(WHAT IS BEING ASKED) For every entry that follows, return the words exactly and omit any picture.
════
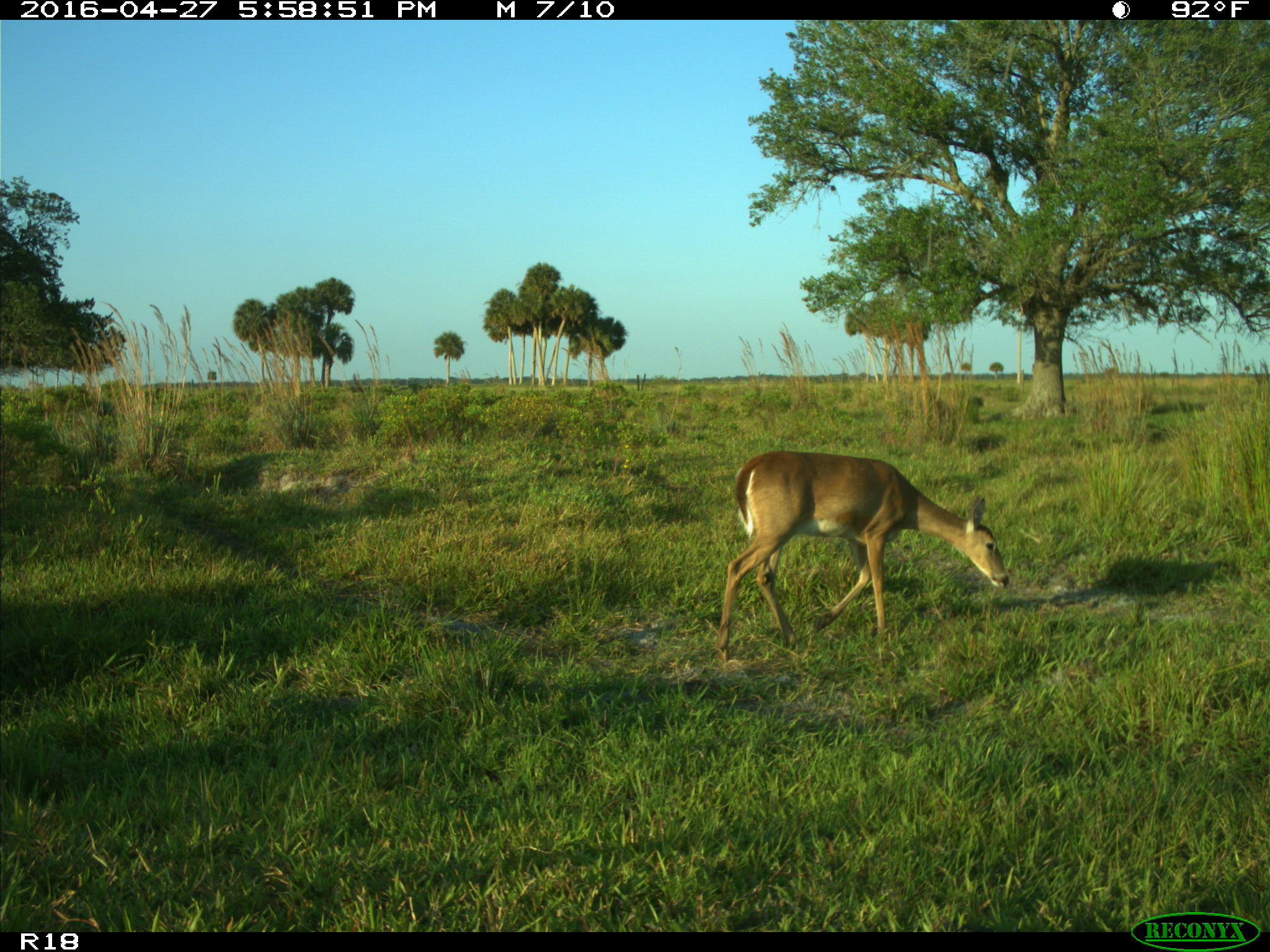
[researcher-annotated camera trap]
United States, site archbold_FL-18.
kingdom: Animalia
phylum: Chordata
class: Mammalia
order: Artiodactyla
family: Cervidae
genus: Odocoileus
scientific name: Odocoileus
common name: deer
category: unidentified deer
════
(YOUR SOLUTION)
[researcher-annotated camera trap]
United States, site archbold_FL-18.
kingdom: Animalia
phylum: Chordata
class: Mammalia
order: Artiodactyla
family: Cervidae
genus: Odocoileus
scientific name: Odocoileus
common name: deer
category: unidentified deer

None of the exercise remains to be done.